10. The system of claim 9, wherein the processor is further configured to receive continuously streamed log files from the at least one log directory and to determine, based on the template, a value in the log files identifying the fault.

11. The system of claim 9, wherein the processor is further configured to continuously receive the log files from a log file shipper.

12. The system of claim 9, wherein the processor is further configured to: process the log files automatically streamed from the at least one log directory as the log files are received to generate deserialized log files; and process the deserialized log files to generate enriched log files having additional information.

13. The system of claim 9, wherein the processor is further configured to apply the configuration file to the log files by receiving a logging yaml file including patterns and pattern types associated with faults and applying the logging yaml file to the log files including at least one of the patterns and at least one of the pattern types to identify a particular error associated with at least one of the faults.
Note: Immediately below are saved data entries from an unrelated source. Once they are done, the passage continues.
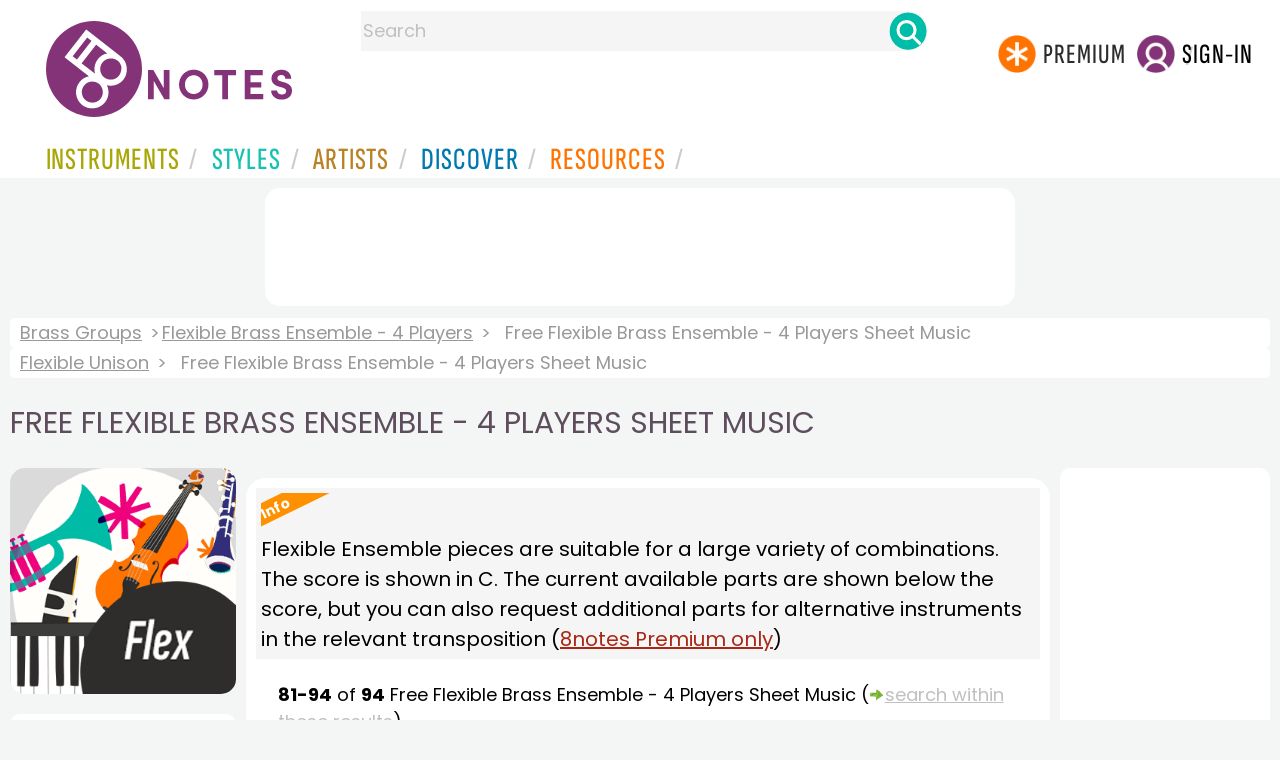

--- FILE ---
content_type: text/html; charset=utf-8
request_url: https://www.google.com/recaptcha/api2/aframe
body_size: 268
content:
<!DOCTYPE HTML><html><head><meta http-equiv="content-type" content="text/html; charset=UTF-8"></head><body><script nonce="OD5J6ITSxCETL59bUfNyAA">/** Anti-fraud and anti-abuse applications only. See google.com/recaptcha */ try{var clients={'sodar':'https://pagead2.googlesyndication.com/pagead/sodar?'};window.addEventListener("message",function(a){try{if(a.source===window.parent){var b=JSON.parse(a.data);var c=clients[b['id']];if(c){var d=document.createElement('img');d.src=c+b['params']+'&rc='+(localStorage.getItem("rc::a")?sessionStorage.getItem("rc::b"):"");window.document.body.appendChild(d);sessionStorage.setItem("rc::e",parseInt(sessionStorage.getItem("rc::e")||0)+1);localStorage.setItem("rc::h",'1762890921246');}}}catch(b){}});window.parent.postMessage("_grecaptcha_ready", "*");}catch(b){}</script></body></html>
14. The system of claim 9, wherein the processor is further configured to: store log data associated with the log files in a storage device; and present on a display device a visualization of the log data associated with the log files.

15. A non-transitory computer-readable media having computer-readable instructions stored thereon, which when executed by a processor causes the processor to perform operations comprising: receiving, from at least one log directory associated with at least one server, log files associated with applications running on the at least one server, the log files automatically streamed from the at least one directory; storing in memory the log files automatically streamed from the at least one log directory as the log files are received; obtaining, from a database, a template for identifying faults of the applications associated with the log files automatically streamed from the at least one log directory; applying the template to the log files stored in the memory to identify the faults of the applications associated with the log files; obtaining, from the database, a configuration file from the database for generating an error message identifying the faults of the applications associated with the log files automatically streamed from the at least one log directory; applying the configuration file to the log files stored in the memory to generate the error message identifying the faults of the applications associated with the log files; and transmitting, over a network, the error messages to an operations support system for addressing the faults of the applications associated with the log files.

16. The non-transitory computer-readable media of claim 15, wherein the log files automatically streamed from the at least one log directory are continuously streamed from the at least one log directory.

17. The non-transitory computer-readable media of claim 15, wherein the applying the template to the log files to identify the faults of the applications associated with the log files further comprises: determining, based on the template, a value in the log files identifying the fault.

18. The non-transitory computer-readable media of claim 15, wherein the receiving the log files further comprises continuously receiving the log files from a log file shipper.

19. The non-transitory computer-readable media of claim 15, wherein the applying the configuration file to the log files further comprises: receiving a logging yaml file including patterns and pattern types associated with faults; and applying the logging yaml file to the log files including at least one of the patterns and at least one of the pattern types to identify a particular error associated with at least one of the faults.

20. The non-transitory computer-readable media of claim 15, further comprising: storing log data associated with the log files in a storage device; and presenting on a display device a visualization of the log data associated with the log files.